Tenet had previously announced that the outstanding notes would be exchanged for an equal aggregate principal amount of two new series of senior secured notes maturing in 2014 and 2019; the maturity dates of the new notes have been extended and reduced, respectively, to 2015 and 2018. The terms and conditions of the exchange offer are described in Tenet's Offering Memorandum dated Jan. 22, 2009, as amended by Supplement No. 1 to Offering Memorandum dated Jan. 30, 2009 and Supplement No. 2 to Offering Memorandum dated Feb. 4, 2009.

The new notes are being offered through a private placement and have not been registered under the Securities Act of 1933, or any state securities laws.

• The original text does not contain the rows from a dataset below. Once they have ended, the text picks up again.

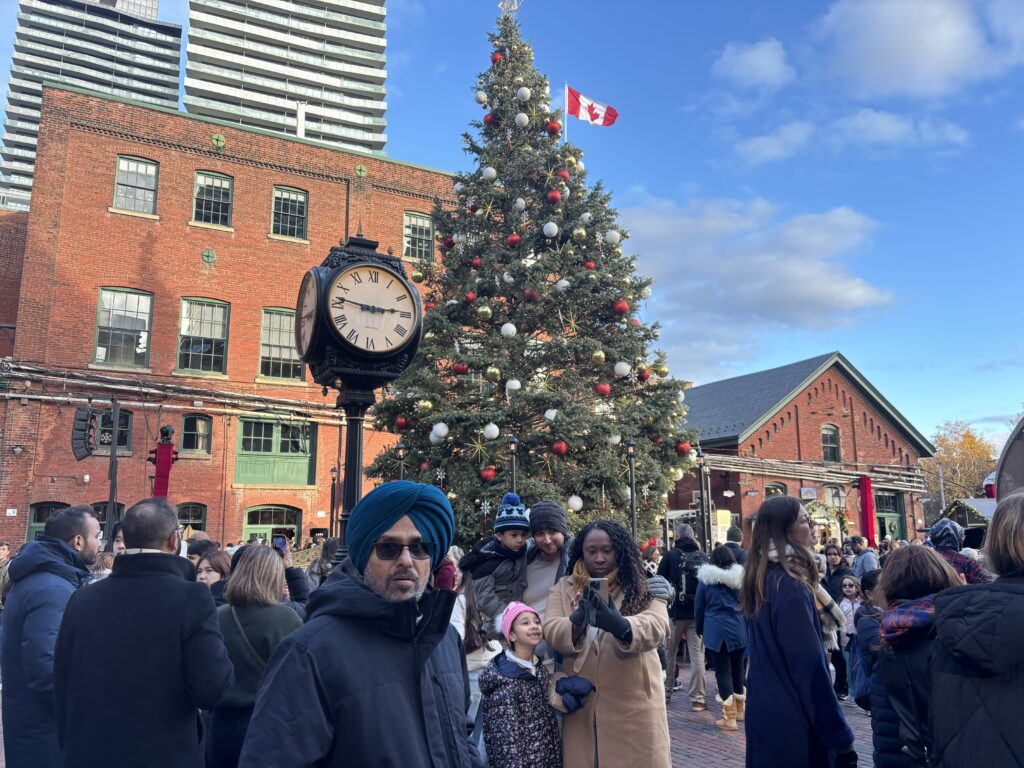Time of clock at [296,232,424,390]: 2:46
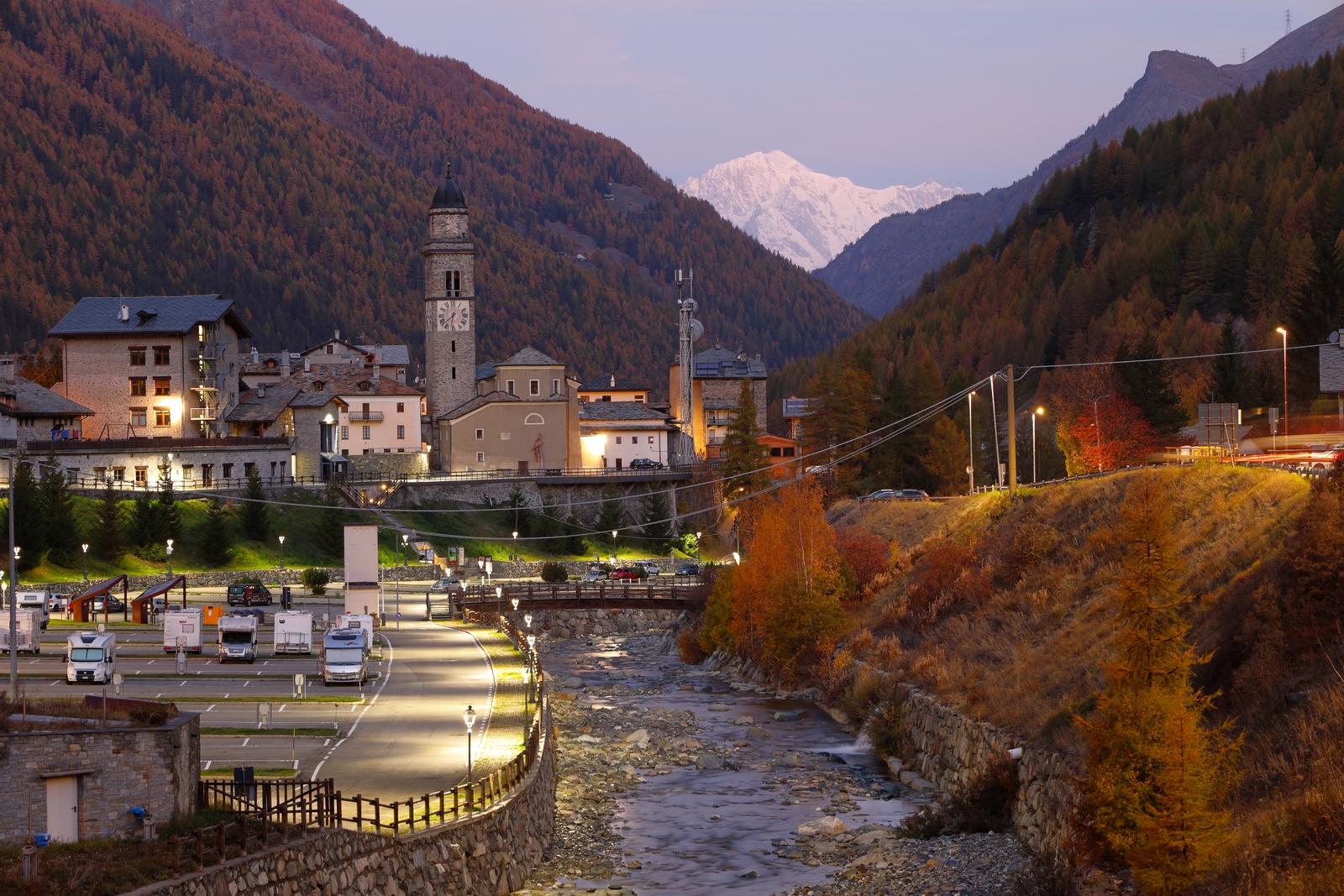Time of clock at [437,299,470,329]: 7:31
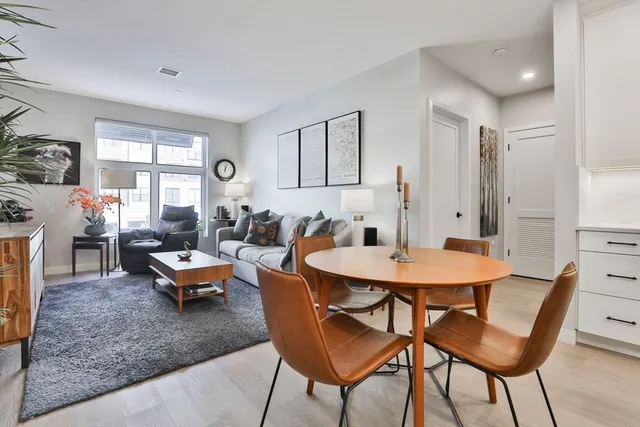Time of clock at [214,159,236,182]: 12:04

As a result, they may not be offered or sold in the United States or to any U.S. persons except pursuant to an applicable exemption from, or in a transaction not subject to, the registration requirements of the Securities Act. Accordingly, the new notes are being offered for exchange only to eligible holders who are "qualified institutional buyers" under Rule 144A of the Securities Act or, outside the United States, to persons other than "U.S. persons" in compliance with Regulation S under the Securities Act. This press release is neither an offer to sell nor a solicitation of an offer to buy, nor shall there be any sale of, any securities in any jurisdiction in which such offer, solicitation or sale would be unlawful.

Tenet Healthcare Corporation, through its subsidiaries, owns and operates acute care hospitals and related ancillary health care businesses, which include ambulatory surgery centers and diagnostic imaging centers. Tenet is committed to providing high quality care to patients in the communities we serve. Tenet can be found on the World Wide Web at [ www.tenethealth.com ].

Some of the statements in this release may constitute forward-looking statements. Such statements are based on our current expectations and could be affected by numerous factors and are subject to various risks and uncertainties discussed in our filings with the Securities and Exchange Commission, including our annual report on Form 10-K for the year ended Dec. 31, 2007, our quarterly reports on Form 10-Q and periodic reports on Form 8-K. Do not rely on any forward-looking statement, as we cannot predict or control many of the factors that ultimately may affect our ability to achieve the results estimated. We make no promise to update any forward-looking statement, whether as a result of changes in underlying factors, new information, future events or otherwise.